The following article quotes extensively from an item posted on the 50plus.com website. To read the article in full and to see valuable information on how to fight fraud you can CLICK HERE to go directly to their website.
There’s always a new twist on an old con or a new scam ready to catch people who are vulnerable and caught unaware.
However, one of the best ways to avoid a trap is to know how to spot it. To keep people in the know, many organizations like Scambusters, the Better Business Bureau and Canadian Anti-Fraud Call Center track the most commonly reported scams facing consumers. While everyone’s list is a little different depending on demographics and how schemes are classified, it’s not hard to spot the common tactics and perennial problems.
While this list includes the most common scams of 2010, the list of culprits is far longer. Investment scams and vacation scams are also increasingly popular, not to mention mortgage scams, “sweetheart” scams, business listings scams and social media scams.
Ultimately, the best way to avoid scams is to be aware of the tricks and cons. Experts advise the best thing you can do is to say no and dodge those “too good to be true” offers, no matter how high the pressure. Avoid giving money to anyone you don’t know no matter how they approach you — at least until you’ve done your research first.
Want to stay ahead of the crooks? Watch out for these common scams that targeted North Americans last year.

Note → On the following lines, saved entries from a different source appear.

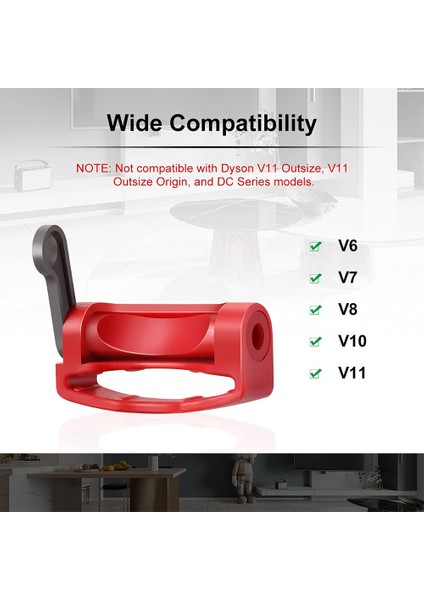 Wide Compatibility

NOTE: Not compatible with Dyson V11 Outsize, V11 Outsize Origin, and DC Series models.

V6
V7
V8
V10
V11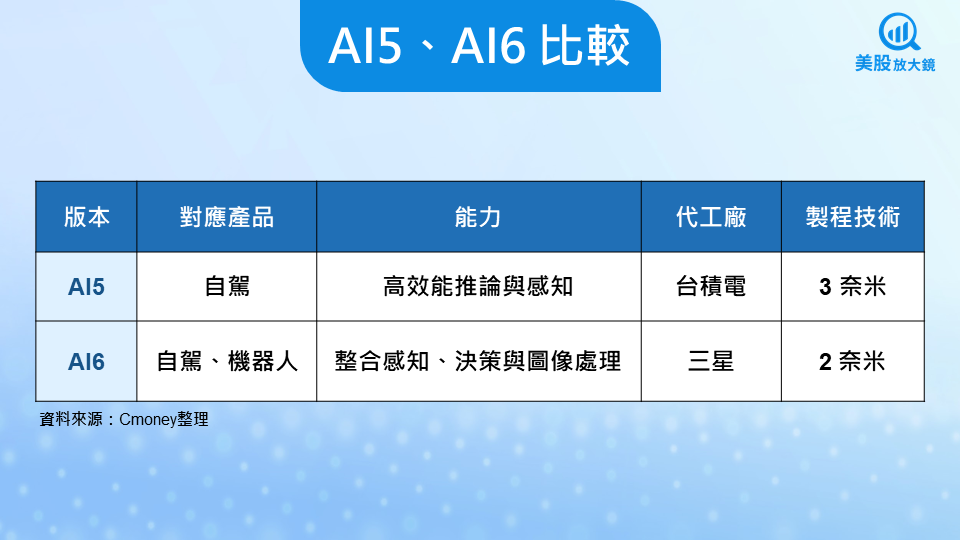 AI5、AI6 比較

美股放大鏡

| 版本 | 對應產品 | 能力 | 代工廠 | 製程技術 |
|---|---|---|---|---|
| AI5 | 自駕 | 高效能推論與感知 | 台積電 | 3 奈米 |
| AI6 | 自駕、機器人 | 整合感知、決策與圖像處理 | 三星 | 2 奈米 |

資料來源：Cmoney整理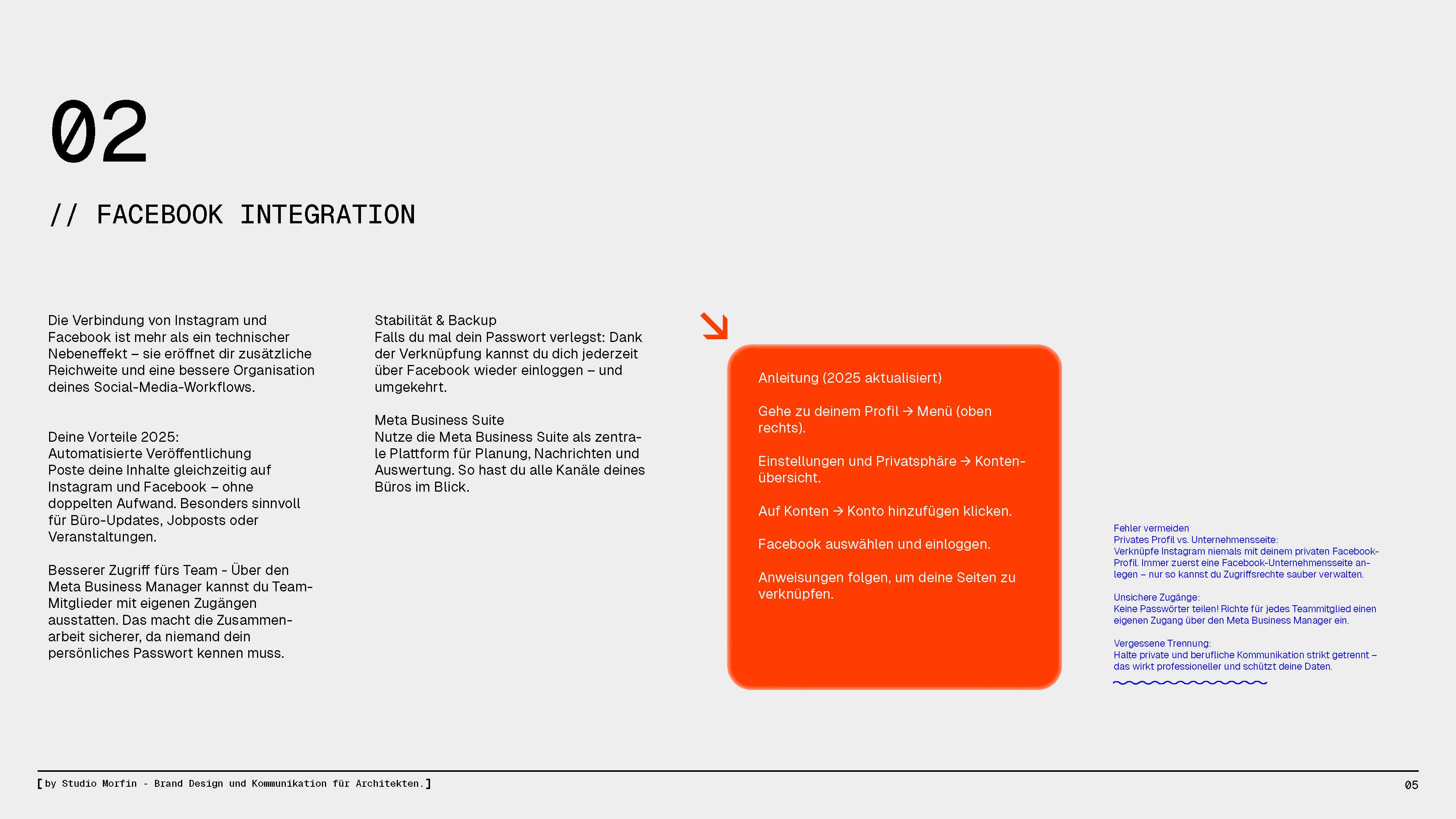 02

// FACEBOOK INTEGRATION

Die Verbindung von Instagram und Facebook ist mehr als ein technischer Nebeneffekt – sie eröffnet dir zusätzliche Reichweite und eine bessere Organisation deines Social-Media-Workflows.

Deine Vorteile 2025:
Automatisierte Veröffentlichung
Poste deine Inhalte gleichzeitig auf Instagram und Facebook – ohne doppelten Aufwand. Besonders sinnvoll für Büro-Updates, Jobposts oder Veranstaltungen.

Besserer Zugriff fürs Team - Über den Meta Business Manager kannst du Team-Mitglieder mit eigenen Zugängen ausstatten. Das macht die Zusammenarbeit sicherer, da niemand dein persönliches Passwort kennen muss.

Stabilität & Backup
Falls du mal dein Passwort verlegst: Dank der Verknüpfung kannst du dich jederzeit über Facebook wieder einloggen – und umgekehrt.

Meta Business Suite
Nutze die Meta Business Suite als zentrale Plattform für Planung, Nachrichten und Auswertung. So hast du alle Kanäle deines Büros im Blick.

Anleitung (2025 aktualisiert)

Gehe zu deinem Profil → Menü (oben rechts).

Einstellungen und Privatsphäre → Kontenübersicht.

Auf Konten → Konto hinzufügen klicken.

Facebook auswählen und einloggen.

Anweisungen folgen, um deine Seiten zu verknüpfen.

Fehler vermeiden
Privates Profil vs. Unternehmensseite:
Verknüpfe Instagram niemals mit deinem privaten Facebook-Profil. Immer zuerst eine Facebook-Unternehmensseite anlegen – nur so kannst du Zugriffsrechte sauber verwalten.

Unsichere Zugänge:
Keine Passwörter teilen! Richte für jedes Teammitglied einen eigenen Zugang über den Meta Business Manager ein.

Vergessene Trennung:
Halte private und berufliche Kommunikation strikt getrennt – das wirkt professioneller und schützt deine Daten.

[by Studio Morfin - Brand Design und Kommunikation für Architekten.]

05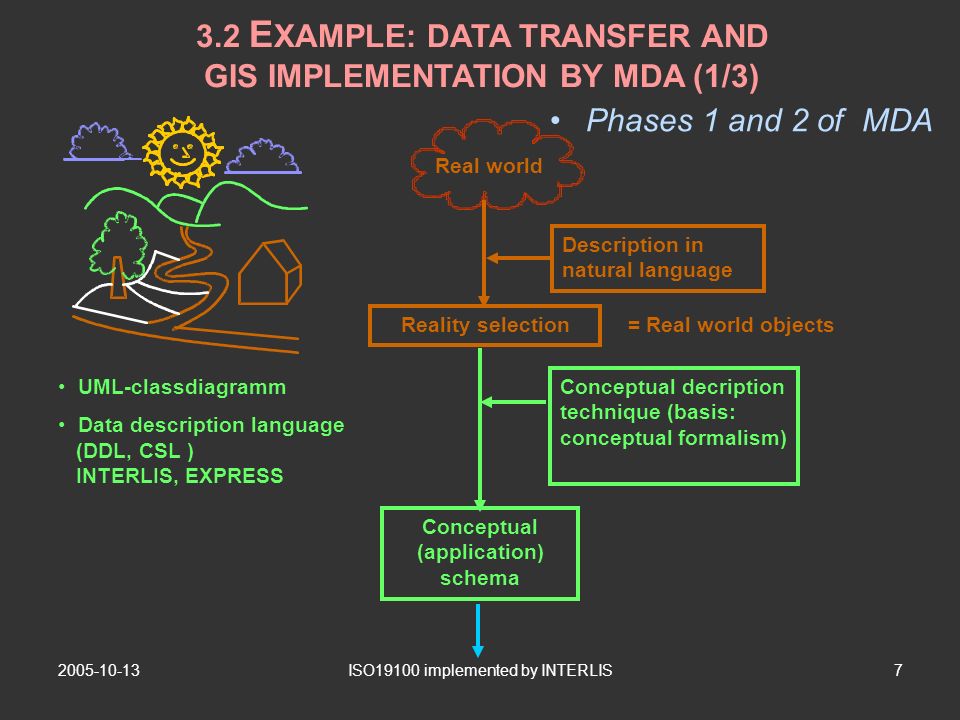 3.2 EXAMPLE: DATA TRANSFER AND GIS IMPLEMENTATION BY MDA (1/3)

• Phases 1 and 2 of MDA

Real world

Description in natural language

Reality selection

= Real world objects

• UML-classdiagramm

• Data description language (DDL, CSL ) INTERLIS, EXPRESS

Conceptual decription technique (basis: conceptual formalism)

Conceptual (application) schema

2005-10-13

ISO19100 implemented by INTERLIS

7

Fraudulent services. The most commonly-reported scam in Canada, they can include any misleading offer or promotion of services, from medical supplies and insurance to extended warranties and long distance phone plans. It could be a contractor who requests a large down payment and never completes the work, an energy contract that’s too good to be true or an offer to lower your interest rate. High pressure tactics keep you from looking too closely at the deal.
Prize/lottery scams. You receive notice that you’ve won a prize — but there’s a catch. First you have to send cash in order to claim your money, free trip or fabulous prize. Alternatively, you could be asked to pay the taxes on the prize or make a purchase. Either way, the winnings never arrive. These scams aren’t new, but they are branching out. Many sweepstakes scams start with an entry box at the mall or an entry form in the mail. Not only do Scammers now have your personal information they’ve also got more credibility when they call you up.
Sales or merchandise scams. Buyer and seller beware: If fake e-commerce sites and online auction scams weren’t enough to contend with, scammers are happy to play both sides of this equation. As a buyer, you could end up paying for less than you bargained… that is, if you receive an item at all. As a seller, you could face fraud and theft — or be lured by a predator through a classified ad. The latest versions of these scams offer the latest tech toys and sought-after items, so it pays to avoid the “too good to be true” offers.